Search code examples
mysqldatabasedatabase-design

When to add a column vs adding a related table?


I have a big table with over 100 million rows. I have been trimming it down for months getting rid of bad data (rows wise), trying to keep it small. I already had 9 columns on this table. I want to add a new boolean column to it. Below is the current state.

enter image description here

This table started off small, and now its getting pretty wide. Yet again, I am tasked with adding more information per row. This time it's a new boolean field. I expect this field to be low volume, meaning less than 10% will have this set to true. I know I can make it default null, and it is a boolean column which should be small.

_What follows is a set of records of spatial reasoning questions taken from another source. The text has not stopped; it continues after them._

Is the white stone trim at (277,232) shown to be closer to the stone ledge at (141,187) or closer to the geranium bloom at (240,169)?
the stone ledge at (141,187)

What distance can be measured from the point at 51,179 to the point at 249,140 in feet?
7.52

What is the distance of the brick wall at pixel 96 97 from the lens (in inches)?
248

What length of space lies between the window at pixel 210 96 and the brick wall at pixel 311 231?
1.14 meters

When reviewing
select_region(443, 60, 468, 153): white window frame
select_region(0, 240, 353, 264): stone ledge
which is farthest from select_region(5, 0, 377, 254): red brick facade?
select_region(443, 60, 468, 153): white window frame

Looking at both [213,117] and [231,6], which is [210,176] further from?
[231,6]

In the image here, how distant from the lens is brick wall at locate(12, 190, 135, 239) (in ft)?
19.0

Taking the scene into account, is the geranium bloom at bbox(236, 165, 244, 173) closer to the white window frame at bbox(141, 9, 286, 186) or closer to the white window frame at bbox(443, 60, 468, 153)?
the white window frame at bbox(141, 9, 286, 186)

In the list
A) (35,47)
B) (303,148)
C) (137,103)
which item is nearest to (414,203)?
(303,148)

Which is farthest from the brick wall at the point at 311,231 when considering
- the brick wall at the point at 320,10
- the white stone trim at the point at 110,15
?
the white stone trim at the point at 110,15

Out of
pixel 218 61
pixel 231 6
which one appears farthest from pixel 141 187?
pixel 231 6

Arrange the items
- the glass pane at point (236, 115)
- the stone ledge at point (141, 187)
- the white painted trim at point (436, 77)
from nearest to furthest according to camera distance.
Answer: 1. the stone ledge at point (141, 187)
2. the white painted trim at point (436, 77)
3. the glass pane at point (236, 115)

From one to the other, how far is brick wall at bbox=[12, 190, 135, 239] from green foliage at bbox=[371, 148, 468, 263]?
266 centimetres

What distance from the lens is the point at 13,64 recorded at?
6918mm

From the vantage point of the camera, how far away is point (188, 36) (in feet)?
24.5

However, I wanted to get some advice. This table cannot get infinitely wide, and I will need to work around this. Under these circumstances, does it make more sense to create another table and foreign key reference the record when I have additional data to add? How do the pro's handle this in database design?

The best situation for usability is to have all data on the record so any form of a query can get or calculate on the table itself without joins. I just do not have confidence that it will scale to 1 BILLION rows (insert meme).


Solution

  • I have worked at some DBA jobs where I supported MySQL instances that had multi-billion row tables. At that scale, care must be taken to optimize queries properly. You don't want to do a table-scan at that scale.

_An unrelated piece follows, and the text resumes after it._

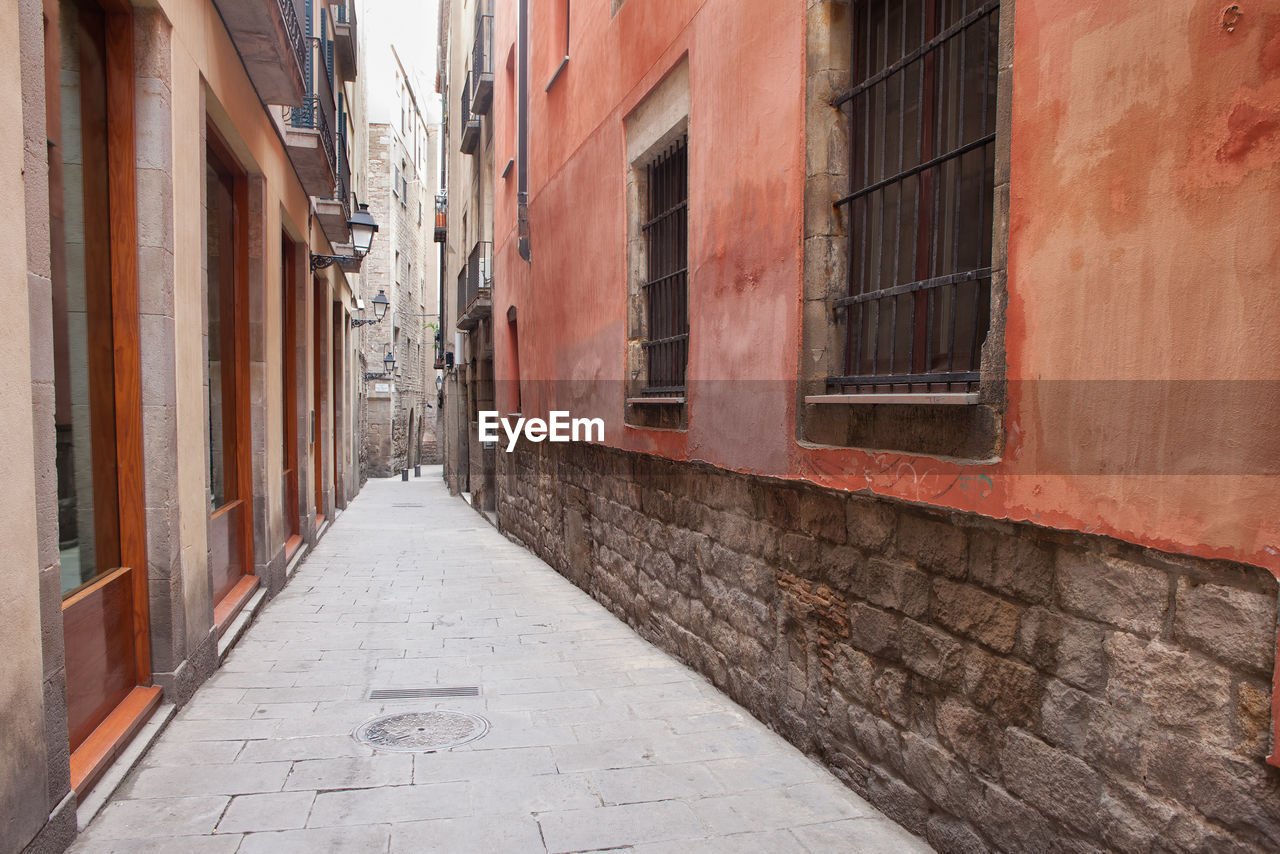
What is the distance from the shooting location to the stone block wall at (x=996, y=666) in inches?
81.7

    But that's about rows, not columns. You asked first about columns.

    The way to choose between adding a column versus adding another table is to follow rules of database normalization. If the new column is for an attribute of the same entity as your current table, add the column to that table. If it's a multi-valued attribute or if it's really an attribute of some other entity, then add it to a different table.

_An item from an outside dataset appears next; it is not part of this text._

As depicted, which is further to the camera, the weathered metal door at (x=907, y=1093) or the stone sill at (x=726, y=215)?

    Very, very rarely is it the right choice to make another table solely for the sake of having too many columns. A given MySQL table can have dozens of columns pretty easily, and hundreds if you're careful.

    In theory, there is no limit to the number of columns that might be appropriate to put in the same table with respect to normalization. But there are limitations due to the code to store those columns in a given implementation (e.g. InnoDB storage engine in MySQL).

    See https://www.percona.com/blog/2013/04/08/understanding-the-maximum-number-of-columns-in-a-mysql-table/

    So the maximum number of columns for a table in MySQL is somewhere between 191 and 2829, depending on a number of factors.

    In the comments on that blog, I was able to design a table that failed to be created at 59 columns. Read the blog for details.